### Consegna scritta
Quali righe del materiale contengono la stringa "instances"? Individuale e ricopiale tutte.

### Voci fornite
━━━━━━━━━━

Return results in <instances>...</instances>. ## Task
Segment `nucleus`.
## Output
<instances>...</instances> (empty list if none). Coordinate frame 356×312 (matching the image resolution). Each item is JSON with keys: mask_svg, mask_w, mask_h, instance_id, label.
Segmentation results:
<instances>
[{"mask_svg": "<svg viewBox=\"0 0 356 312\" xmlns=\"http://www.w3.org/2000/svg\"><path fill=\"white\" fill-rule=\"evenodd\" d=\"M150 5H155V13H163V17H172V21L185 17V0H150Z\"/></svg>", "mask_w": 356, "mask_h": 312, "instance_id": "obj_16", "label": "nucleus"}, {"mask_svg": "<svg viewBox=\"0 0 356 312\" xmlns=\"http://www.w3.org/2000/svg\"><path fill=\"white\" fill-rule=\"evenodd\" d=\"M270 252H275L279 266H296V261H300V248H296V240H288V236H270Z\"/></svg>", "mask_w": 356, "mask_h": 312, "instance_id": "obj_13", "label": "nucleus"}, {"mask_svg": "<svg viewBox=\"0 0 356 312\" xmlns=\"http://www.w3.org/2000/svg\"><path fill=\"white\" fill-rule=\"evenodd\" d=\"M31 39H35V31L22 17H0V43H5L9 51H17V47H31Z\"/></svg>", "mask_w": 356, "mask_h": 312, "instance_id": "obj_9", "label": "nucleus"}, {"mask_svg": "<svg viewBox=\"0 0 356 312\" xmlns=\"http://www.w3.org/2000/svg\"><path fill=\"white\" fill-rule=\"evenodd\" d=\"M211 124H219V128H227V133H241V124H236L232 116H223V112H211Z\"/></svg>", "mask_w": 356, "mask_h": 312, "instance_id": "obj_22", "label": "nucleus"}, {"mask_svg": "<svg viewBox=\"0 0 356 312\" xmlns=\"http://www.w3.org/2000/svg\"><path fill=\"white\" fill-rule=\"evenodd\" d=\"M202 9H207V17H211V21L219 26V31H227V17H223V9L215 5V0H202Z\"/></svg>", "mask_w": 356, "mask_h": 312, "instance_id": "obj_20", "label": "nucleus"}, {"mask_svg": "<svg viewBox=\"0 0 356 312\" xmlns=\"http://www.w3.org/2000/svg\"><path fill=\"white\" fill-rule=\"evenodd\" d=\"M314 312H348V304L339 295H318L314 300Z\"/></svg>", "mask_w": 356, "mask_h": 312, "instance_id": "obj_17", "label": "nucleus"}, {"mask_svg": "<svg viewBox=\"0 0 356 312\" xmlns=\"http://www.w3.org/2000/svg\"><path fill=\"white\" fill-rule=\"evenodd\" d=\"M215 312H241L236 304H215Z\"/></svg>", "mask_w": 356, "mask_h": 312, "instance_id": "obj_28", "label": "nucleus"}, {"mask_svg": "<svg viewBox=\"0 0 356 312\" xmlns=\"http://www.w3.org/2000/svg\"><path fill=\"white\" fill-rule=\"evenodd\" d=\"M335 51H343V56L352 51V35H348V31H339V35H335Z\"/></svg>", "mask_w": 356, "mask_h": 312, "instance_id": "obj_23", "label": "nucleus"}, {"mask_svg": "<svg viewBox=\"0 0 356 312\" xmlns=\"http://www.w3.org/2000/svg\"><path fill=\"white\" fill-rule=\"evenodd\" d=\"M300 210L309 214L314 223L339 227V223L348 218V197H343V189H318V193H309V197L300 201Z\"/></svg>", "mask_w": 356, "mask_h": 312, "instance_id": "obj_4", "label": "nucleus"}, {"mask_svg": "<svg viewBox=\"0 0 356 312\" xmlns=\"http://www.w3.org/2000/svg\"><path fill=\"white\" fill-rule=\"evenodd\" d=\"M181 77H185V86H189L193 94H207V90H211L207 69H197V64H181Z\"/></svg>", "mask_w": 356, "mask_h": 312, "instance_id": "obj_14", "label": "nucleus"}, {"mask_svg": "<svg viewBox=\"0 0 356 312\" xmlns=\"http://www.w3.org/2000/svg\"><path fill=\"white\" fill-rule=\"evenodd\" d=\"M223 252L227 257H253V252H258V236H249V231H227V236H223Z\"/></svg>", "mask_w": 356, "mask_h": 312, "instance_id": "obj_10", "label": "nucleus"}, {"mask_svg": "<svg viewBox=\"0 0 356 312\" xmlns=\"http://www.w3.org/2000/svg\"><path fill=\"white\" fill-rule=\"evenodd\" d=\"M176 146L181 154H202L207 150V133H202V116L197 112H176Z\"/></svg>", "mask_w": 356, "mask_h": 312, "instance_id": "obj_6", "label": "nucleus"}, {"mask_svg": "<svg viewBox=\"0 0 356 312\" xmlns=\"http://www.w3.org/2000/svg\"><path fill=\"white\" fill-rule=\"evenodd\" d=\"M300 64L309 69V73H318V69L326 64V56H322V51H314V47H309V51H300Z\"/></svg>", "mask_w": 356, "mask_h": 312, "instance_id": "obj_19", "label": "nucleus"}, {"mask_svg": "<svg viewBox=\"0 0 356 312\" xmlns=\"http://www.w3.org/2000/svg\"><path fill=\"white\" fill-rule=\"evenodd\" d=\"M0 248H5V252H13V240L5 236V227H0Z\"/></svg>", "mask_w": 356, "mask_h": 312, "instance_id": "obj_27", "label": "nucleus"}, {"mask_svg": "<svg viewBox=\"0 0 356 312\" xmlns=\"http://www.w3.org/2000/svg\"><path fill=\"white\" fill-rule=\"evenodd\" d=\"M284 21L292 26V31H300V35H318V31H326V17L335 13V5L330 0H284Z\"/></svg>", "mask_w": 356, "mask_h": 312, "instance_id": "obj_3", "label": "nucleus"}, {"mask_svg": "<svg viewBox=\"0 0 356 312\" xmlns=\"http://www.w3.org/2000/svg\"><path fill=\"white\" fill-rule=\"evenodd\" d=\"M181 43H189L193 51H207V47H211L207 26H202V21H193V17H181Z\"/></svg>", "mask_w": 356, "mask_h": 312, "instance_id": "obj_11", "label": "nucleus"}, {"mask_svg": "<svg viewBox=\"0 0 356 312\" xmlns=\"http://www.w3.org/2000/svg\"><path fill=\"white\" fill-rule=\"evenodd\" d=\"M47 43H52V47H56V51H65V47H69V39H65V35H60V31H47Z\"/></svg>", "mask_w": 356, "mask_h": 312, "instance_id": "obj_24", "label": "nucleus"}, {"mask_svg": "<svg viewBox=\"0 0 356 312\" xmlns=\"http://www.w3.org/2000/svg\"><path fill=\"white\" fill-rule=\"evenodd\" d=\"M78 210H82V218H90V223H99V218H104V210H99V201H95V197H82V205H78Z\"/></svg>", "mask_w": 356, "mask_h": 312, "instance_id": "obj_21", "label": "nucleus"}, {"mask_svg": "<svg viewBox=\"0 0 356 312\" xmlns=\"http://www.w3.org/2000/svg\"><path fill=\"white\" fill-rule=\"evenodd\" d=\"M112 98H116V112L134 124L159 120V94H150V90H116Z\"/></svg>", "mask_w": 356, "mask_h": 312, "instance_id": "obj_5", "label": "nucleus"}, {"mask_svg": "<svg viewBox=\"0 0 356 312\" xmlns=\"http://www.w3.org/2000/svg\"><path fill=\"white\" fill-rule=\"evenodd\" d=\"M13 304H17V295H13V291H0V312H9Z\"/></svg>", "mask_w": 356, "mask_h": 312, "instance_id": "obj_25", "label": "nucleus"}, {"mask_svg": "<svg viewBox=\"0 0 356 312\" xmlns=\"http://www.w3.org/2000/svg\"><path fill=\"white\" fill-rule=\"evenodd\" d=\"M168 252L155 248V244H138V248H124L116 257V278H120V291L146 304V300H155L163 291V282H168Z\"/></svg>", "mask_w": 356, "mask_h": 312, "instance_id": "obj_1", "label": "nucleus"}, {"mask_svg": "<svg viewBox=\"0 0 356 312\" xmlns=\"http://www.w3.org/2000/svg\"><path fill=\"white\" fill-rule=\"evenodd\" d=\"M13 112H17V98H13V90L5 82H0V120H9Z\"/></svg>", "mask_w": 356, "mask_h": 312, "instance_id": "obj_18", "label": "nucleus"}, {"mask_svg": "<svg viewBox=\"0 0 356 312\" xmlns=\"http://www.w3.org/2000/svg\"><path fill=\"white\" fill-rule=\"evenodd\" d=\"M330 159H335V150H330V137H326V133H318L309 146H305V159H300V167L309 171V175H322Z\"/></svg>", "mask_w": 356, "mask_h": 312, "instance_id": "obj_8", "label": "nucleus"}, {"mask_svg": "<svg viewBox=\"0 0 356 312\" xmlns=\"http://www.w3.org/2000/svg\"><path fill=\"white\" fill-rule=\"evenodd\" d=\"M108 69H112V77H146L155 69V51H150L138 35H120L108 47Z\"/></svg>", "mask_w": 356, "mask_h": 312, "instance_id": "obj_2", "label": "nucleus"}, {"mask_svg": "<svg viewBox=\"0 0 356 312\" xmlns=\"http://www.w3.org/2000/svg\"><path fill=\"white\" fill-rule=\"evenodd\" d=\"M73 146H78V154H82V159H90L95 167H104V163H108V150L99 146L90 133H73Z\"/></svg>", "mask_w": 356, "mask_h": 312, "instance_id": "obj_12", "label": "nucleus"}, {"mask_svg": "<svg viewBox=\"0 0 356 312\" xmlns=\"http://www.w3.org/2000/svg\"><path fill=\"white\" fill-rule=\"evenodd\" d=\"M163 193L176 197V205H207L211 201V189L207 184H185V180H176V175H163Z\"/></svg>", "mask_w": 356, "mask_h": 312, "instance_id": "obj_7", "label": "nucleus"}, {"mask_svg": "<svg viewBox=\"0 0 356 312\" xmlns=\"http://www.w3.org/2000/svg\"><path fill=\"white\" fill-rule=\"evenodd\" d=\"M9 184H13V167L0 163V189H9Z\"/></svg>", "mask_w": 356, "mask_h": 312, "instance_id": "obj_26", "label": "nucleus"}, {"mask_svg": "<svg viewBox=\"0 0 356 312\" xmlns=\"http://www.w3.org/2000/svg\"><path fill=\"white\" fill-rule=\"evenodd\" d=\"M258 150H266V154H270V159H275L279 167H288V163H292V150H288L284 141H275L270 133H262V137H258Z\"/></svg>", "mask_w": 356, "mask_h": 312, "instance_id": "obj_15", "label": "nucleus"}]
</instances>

━━━━━━━━━━

### Soluzione dell'esercizio
Return results in <instances>...</instances>. ## Task
<instances>...</instances> (empty list if none). Coordinate frame 356×312 (matching the image resolution). Each item is JSON with keys: mask_svg, mask_w, mask_h, instance_id, label.
<instances>
</instances>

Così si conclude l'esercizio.